I haven’t been around much lately.
After a difficult couple of months, some generous friends of my mother offered me a berth on their sailboat in the British Virgin Islands. I struggled briefly to find a reason why I shouldn’t go, then gave up and promptly called Skipper Tom with my flight information.
Would you believe me if I told you that one can eat very well on a 38 foot sailboat? Barring a certain pizza-on-fire incident (not my fault!!), the dinners on board were excellent. Grilled ribeye steaks with spinach salad. Pork chops, baked beans, and coleslaw. Stuffed chicken breasts and roasted asparagus. Not exactly roughing it.
But we didn’t always eat on the boat.
At Cane Garden Bay we lunched on conch fritters, chicken roti, and barbecued pork, washed down with icy Caribs. I had the best fish and chips of my life at — of all places — the yacht club in Roadtown.
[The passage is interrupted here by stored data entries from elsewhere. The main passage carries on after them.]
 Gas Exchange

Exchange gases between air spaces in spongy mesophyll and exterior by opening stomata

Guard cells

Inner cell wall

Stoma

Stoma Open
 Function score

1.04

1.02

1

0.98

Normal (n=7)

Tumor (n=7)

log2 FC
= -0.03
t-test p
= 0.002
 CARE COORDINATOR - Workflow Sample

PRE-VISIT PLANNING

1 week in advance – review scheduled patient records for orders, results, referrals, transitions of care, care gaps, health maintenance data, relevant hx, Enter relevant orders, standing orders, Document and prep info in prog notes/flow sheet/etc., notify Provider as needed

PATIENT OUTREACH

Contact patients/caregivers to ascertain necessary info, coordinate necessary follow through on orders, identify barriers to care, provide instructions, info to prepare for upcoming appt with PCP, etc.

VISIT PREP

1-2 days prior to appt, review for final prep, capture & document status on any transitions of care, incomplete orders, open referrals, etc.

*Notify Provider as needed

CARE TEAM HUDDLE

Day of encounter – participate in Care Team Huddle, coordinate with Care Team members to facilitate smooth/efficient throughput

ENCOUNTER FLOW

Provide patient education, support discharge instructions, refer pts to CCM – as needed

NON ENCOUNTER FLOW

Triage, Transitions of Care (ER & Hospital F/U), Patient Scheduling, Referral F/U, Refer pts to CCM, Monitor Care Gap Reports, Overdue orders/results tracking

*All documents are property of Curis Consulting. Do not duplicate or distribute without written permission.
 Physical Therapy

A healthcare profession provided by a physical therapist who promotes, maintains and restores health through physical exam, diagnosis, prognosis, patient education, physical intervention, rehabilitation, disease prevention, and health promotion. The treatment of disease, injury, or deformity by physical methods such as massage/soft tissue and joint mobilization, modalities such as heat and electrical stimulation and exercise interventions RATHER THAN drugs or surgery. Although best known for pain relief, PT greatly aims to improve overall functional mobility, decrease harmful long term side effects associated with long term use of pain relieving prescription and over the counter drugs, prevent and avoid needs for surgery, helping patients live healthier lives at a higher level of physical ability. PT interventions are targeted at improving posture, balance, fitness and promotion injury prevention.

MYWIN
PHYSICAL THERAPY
I have had some amazing food in the Caribbean, but none of it has come from a hotel kitchen. Empanadas from a truck in Vieques, spicy lamb stew at the market in St. Lucia, grilled whole fish dockside in Guadeloupe, vegetarian Rasta fare in Jamaica… It pays to seek out the local stuff.
My first restaurant job was at a restaurant in Longmont, Colorado called Tortugas, a Cajun-Caribbean fish house. To eat fresh seafood in a landlocked state is not exactly eating local, unless you consider that most of the other restaurants there are national chains. But Pete, the chef, is a great cook, and I still crave that food. His soups were always delicious, and I certainly thought of him when I was putting this together.
I wanted something with island flavor that would satisfy my cold weather blues, and a spicy squash soup seemed like the answer.
Hard squashes like pumpkin are used throughout the Caribbean, in soups and stews. They are also in season here in the cooler States. I used butternut squash because it is easy to peel and has a smooth texture. But you could use pumpkin, too. Or sweet potatoes for that matter.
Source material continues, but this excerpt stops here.